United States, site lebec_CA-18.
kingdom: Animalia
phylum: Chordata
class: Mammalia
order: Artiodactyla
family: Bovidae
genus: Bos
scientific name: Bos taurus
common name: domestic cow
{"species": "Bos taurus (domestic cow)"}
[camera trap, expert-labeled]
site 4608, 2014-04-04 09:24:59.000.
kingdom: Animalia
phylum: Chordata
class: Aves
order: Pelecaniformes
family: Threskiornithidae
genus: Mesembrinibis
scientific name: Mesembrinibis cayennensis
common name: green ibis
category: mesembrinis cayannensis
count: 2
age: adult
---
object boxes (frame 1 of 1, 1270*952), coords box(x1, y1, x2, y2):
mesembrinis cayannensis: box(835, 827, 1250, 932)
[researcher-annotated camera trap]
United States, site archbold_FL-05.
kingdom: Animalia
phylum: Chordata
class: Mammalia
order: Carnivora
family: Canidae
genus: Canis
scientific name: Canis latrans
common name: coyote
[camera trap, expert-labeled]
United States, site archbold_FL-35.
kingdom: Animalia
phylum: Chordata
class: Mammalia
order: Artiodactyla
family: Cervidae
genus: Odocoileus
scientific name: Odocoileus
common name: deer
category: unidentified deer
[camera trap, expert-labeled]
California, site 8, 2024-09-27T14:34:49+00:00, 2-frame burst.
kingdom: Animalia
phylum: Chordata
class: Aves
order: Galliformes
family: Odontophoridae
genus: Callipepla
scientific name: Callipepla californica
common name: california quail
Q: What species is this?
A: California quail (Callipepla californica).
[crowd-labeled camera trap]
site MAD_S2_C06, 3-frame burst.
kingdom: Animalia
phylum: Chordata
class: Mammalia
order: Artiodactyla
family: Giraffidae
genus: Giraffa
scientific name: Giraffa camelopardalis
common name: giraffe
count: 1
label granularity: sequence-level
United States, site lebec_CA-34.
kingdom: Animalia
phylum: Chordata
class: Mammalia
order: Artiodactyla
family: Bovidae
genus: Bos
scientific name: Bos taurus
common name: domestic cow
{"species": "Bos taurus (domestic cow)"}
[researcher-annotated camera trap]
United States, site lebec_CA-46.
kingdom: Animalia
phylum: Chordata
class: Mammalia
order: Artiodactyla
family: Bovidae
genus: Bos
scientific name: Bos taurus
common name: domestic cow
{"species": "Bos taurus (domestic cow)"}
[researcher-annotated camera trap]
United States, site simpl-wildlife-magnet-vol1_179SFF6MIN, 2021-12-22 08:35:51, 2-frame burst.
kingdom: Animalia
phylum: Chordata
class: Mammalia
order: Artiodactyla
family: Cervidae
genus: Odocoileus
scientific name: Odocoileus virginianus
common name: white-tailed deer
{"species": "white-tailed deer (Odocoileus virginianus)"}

___

Retype every entry word for word.

Answer to the exercise →
United States, site lebec_CA-18.
kingdom: Animalia
phylum: Chordata
class: Mammalia
order: Artiodactyla
family: Bovidae
genus: Bos
scientific name: Bos taurus
common name: domestic cow
{"species": "Bos taurus (domestic cow)"}
[camera trap, expert-labeled]
site 4608, 2014-04-04 09:24:59.000.
kingdom: Animalia
phylum: Chordata
class: Aves
order: Pelecaniformes
family: Threskiornithidae
genus: Mesembrinibis
scientific name: Mesembrinibis cayennensis
common name: green ibis
category: mesembrinis cayannensis
count: 2
age: adult
---
object boxes (frame 1 of 1, 1270*952), coords box(x1, y1, x2, y2):
mesembrinis cayannensis: box(835, 827, 1250, 932)
[researcher-annotated camera trap]
United States, site archbold_FL-05.
kingdom: Animalia
phylum: Chordata
class: Mammalia
order: Carnivora
family: Canidae
genus: Canis
scientific name: Canis latrans
common name: coyote
[camera trap, expert-labeled]
United States, site archbold_FL-35.
kingdom: Animalia
phylum: Chordata
class: Mammalia
order: Artiodactyla
family: Cervidae
genus: Odocoileus
scientific name: Odocoileus
common name: deer
category: unidentified deer
[camera trap, expert-labeled]
California, site 8, 2024-09-27T14:34:49+00:00, 2-frame burst.
kingdom: Animalia
phylum: Chordata
class: Aves
order: Galliformes
family: Odontophoridae
genus: Callipepla
scientific name: Callipepla californica
common name: california quail
Q: What species is this?
A: California quail (Callipepla californica).
[crowd-labeled camera trap]
site MAD_S2_C06, 3-frame burst.
kingdom: Animalia
phylum: Chordata
class: Mammalia
order: Artiodactyla
family: Giraffidae
genus: Giraffa
scientific name: Giraffa camelopardalis
common name: giraffe
count: 1
label granularity: sequence-level
United States, site lebec_CA-34.
kingdom: Animalia
phylum: Chordata
class: Mammalia
order: Artiodactyla
family: Bovidae
genus: Bos
scientific name: Bos taurus
common name: domestic cow
{"species": "Bos taurus (domestic cow)"}
[researcher-annotated camera trap]
United States, site lebec_CA-46.
kingdom: Animalia
phylum: Chordata
class: Mammalia
order: Artiodactyla
family: Bovidae
genus: Bos
scientific name: Bos taurus
common name: domestic cow
{"species": "Bos taurus (domestic cow)"}
[researcher-annotated camera trap]
United States, site simpl-wildlife-magnet-vol1_179SFF6MIN, 2021-12-22 08:35:51, 2-frame burst.
kingdom: Animalia
phylum: Chordata
class: Mammalia
order: Artiodactyla
family: Cervidae
genus: Odocoileus
scientific name: Odocoileus virginianus
common name: white-tailed deer
{"species": "white-tailed deer (Odocoileus virginianus)"}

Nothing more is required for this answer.